In a move that will turn Amazon into an internet satellite provider, the Federal Communication Commission (FCC) approved the company’s Project Kuiper. It will allow the tech company to operate 3,236 satellites.
Dave Limp, SVP at Amazon, points to the number of people who still do not have reliable broadband internet access to do their job from home, home school their children, or participate in activities that require logging on to the internet.
Amazon said it will make this offering a subscription-based service, a product available to consumers specifically in remote locations where wires cannot go and other types of signals are blocked. The idea is to give all better internet access regardless of where they are in the world.
Google continues its effort to offer a similar type of service through project Loon, an unmanned high-altitude balloon floating above 50,000 feet.

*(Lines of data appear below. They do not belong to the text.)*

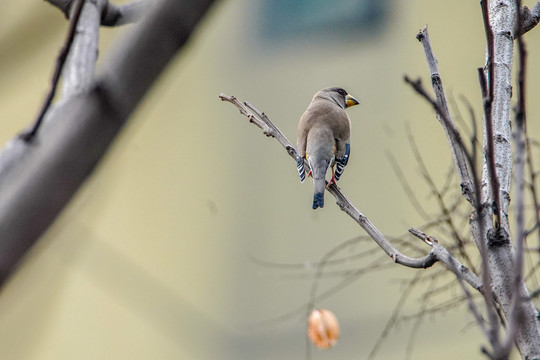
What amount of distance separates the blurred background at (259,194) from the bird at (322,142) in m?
1.54

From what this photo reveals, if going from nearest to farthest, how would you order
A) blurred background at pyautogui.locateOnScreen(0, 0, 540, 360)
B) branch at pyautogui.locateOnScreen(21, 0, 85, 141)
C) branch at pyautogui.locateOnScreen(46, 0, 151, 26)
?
branch at pyautogui.locateOnScreen(21, 0, 85, 141) → branch at pyautogui.locateOnScreen(46, 0, 151, 26) → blurred background at pyautogui.locateOnScreen(0, 0, 540, 360)

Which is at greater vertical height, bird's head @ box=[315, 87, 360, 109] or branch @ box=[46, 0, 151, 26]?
bird's head @ box=[315, 87, 360, 109]

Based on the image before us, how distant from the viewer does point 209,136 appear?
6184 mm

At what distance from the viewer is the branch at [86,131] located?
0.69 metres

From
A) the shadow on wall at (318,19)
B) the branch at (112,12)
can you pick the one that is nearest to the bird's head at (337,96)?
the shadow on wall at (318,19)

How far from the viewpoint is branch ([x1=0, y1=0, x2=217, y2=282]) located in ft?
2.25

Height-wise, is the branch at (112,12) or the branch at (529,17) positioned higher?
the branch at (529,17)

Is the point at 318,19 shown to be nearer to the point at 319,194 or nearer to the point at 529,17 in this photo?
the point at 319,194

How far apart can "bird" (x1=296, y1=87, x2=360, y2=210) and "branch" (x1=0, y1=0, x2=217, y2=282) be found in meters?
2.66

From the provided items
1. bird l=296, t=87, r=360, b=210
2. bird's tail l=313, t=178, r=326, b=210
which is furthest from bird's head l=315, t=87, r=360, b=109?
bird's tail l=313, t=178, r=326, b=210

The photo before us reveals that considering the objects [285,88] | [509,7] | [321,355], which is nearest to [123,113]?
[509,7]

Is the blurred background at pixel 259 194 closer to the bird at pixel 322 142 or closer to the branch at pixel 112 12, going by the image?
the bird at pixel 322 142

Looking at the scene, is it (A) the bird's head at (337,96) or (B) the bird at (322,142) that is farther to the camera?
(A) the bird's head at (337,96)

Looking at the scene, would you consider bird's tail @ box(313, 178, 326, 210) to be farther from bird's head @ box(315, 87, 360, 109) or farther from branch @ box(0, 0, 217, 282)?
branch @ box(0, 0, 217, 282)
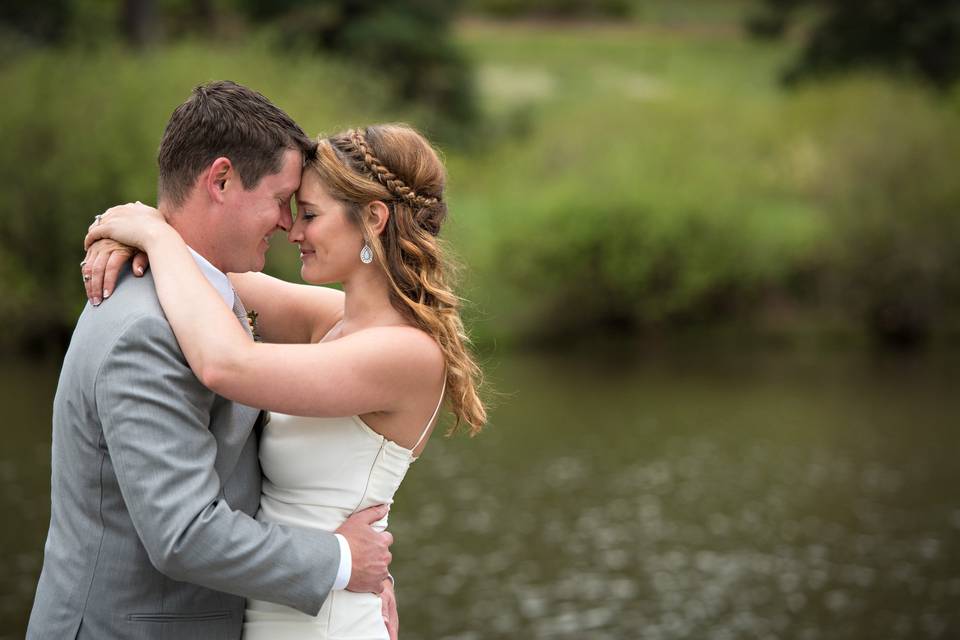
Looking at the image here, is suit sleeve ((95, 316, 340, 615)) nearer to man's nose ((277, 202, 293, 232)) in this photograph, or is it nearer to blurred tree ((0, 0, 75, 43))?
man's nose ((277, 202, 293, 232))

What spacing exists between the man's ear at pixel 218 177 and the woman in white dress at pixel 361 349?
0.41 feet

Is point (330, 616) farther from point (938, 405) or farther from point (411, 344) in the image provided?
point (938, 405)

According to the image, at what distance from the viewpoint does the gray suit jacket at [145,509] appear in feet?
8.36

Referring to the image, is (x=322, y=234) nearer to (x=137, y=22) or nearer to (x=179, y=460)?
(x=179, y=460)

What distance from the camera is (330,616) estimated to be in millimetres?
2969

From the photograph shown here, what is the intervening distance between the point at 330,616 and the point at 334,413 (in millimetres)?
509

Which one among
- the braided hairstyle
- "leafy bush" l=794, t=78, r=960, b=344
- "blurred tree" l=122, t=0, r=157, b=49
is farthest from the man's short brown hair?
"leafy bush" l=794, t=78, r=960, b=344

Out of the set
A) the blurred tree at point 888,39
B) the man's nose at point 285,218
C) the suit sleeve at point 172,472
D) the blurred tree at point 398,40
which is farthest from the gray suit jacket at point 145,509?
the blurred tree at point 888,39

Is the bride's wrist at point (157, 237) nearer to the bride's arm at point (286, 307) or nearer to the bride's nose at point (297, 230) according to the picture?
the bride's nose at point (297, 230)

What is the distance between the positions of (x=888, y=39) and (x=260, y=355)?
40612 mm

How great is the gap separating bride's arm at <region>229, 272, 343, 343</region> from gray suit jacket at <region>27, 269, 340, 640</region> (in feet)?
2.11

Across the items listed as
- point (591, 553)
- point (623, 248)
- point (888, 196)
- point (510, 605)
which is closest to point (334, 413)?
point (510, 605)

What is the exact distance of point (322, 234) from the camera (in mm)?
3035

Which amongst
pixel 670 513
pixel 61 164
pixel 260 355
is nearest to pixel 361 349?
pixel 260 355
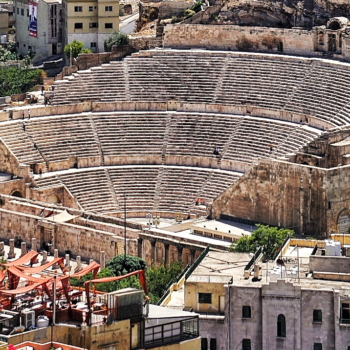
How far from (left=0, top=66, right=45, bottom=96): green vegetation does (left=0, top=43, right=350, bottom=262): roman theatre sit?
9.95m

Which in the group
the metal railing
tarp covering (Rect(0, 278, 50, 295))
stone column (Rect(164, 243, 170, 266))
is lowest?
stone column (Rect(164, 243, 170, 266))

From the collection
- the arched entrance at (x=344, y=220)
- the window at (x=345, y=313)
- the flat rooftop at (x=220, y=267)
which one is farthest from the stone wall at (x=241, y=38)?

Amazon will invest more than $10 billion in Project Kuiper to deliver high-speed, low-latency broadband services. It not only will create jobs and infrastructure across the United States, but provide support for advertisers to reach more consumers who today do not have internet access. It also will provide consumers with another way to stream movies available on Amazon Prime.
Nearly 4.57 billion people were active internet users as of July 2020, encompassing 59% of the global population, according to Statista data.
Amazon CEO Jeff Bezos also has a company called Blue Origin, a space exploration company. Bezos is developing a tourism program similar to Virgin Galactic’s, but using a vertical takeoff, vertical-landing (VTVL) rocket-capsule system called New Shepard.
Amazon reported its second-quarter 2020 earnings results on Thursday, and revenue came in at $88.91 billion.
The company expects third-quarter net sales to come in between $87 billion and $93 billion, representing year-over-year growth between 24% and 33%.